I heard that most compilers use AST
, then translate it to IR
(Intermediate representation).
But I think the compiler can generate IR
directly, like C4 project.
If I use AST, when I finish syntax analysis and semantic analysis, I have to scan the AST from the beginning to generate IR. This is an extra step, so I think it is slow.
What are the benefits of using AST? Better readability or better portability?
Could you give me some advices? Thank you for your time.
You're likely need more than one AST. Your first AST, the one produced by parser, is likely full of redundant things, of all the syntax sugar that makes your source language easy to use. Before you start generating IR you need to remove this redundancy, otherwise your code generation step will become a repetitive boilerplate.
A case in point - if
statement. You have two forms of it - one with only a true
branch, and another with both true
and false
branches. The former is a special case of the latter, so it makes sense to do a pass over your AST, replacing all the one-armed if
statements with 2-armed ones with a dummy false
branch.
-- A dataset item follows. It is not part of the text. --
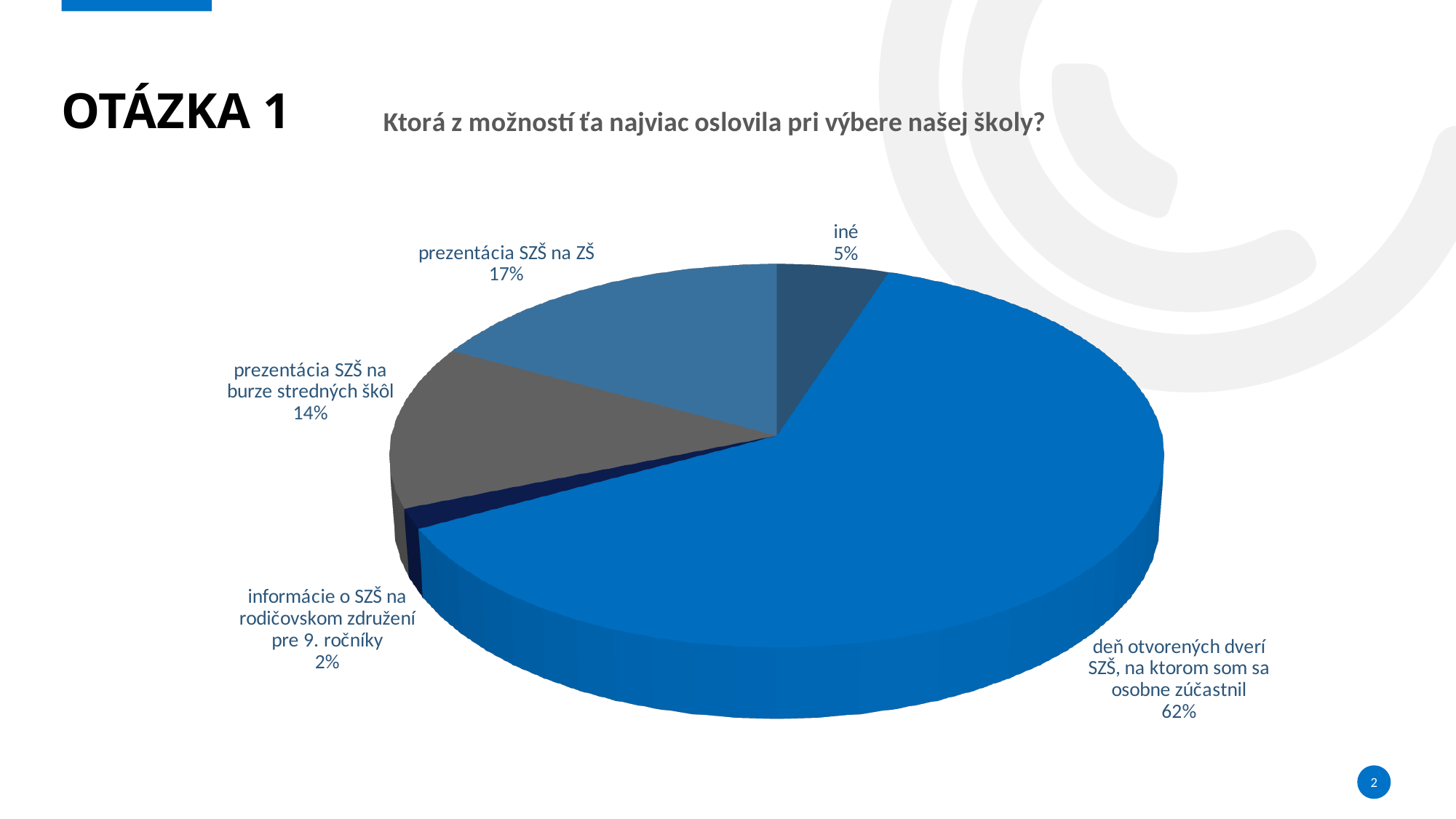
What share of the pie does "iné" have? 5% What share of the pie does "prezentácia SZŠ na burze stredných škôl" have? 14% What is the title of the chart? Ktorá z možností ťa najviac oslovila pri výbere našej školy? What share of the pie does "deň otvorených dverí SZŠ, na ktorom som sa osobne zúčastnil" have? 62% What kind of chart is shown on the slide? pie chart What is the difference in percentage points between "prezentácia SZŠ na ZŠ" and "prezentácia SZŠ na burze stredných škôl"? 3 percentage points Which category has the largest slice of the pie? deň otvorených dverí SZŠ, na ktorom som sa osobne zúčastnil Which category has the smallest slice of the pie? informácie o SZŠ na rodičovskom združení pre 9. ročníky Which is larger: the share for "iné" or the share for "informácie o SZŠ na rodičovskom združení pre 9. ročníky"? iné How many categories are shown in the pie chart? 5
Then your IR generation procedure will only have to deal with one kind of if
.
Another important consideration is typing. It's easier to do on a tree rather than some flat IR, for a vast majority of type systems out there.
Also, consider your flat IR to be just another form of AST and treat it the same way. Converting a complex AST into some low and simple backend AST (or IR, call it whatever you like) in small steps is much easier than doing everything in one huge boilerplate pass.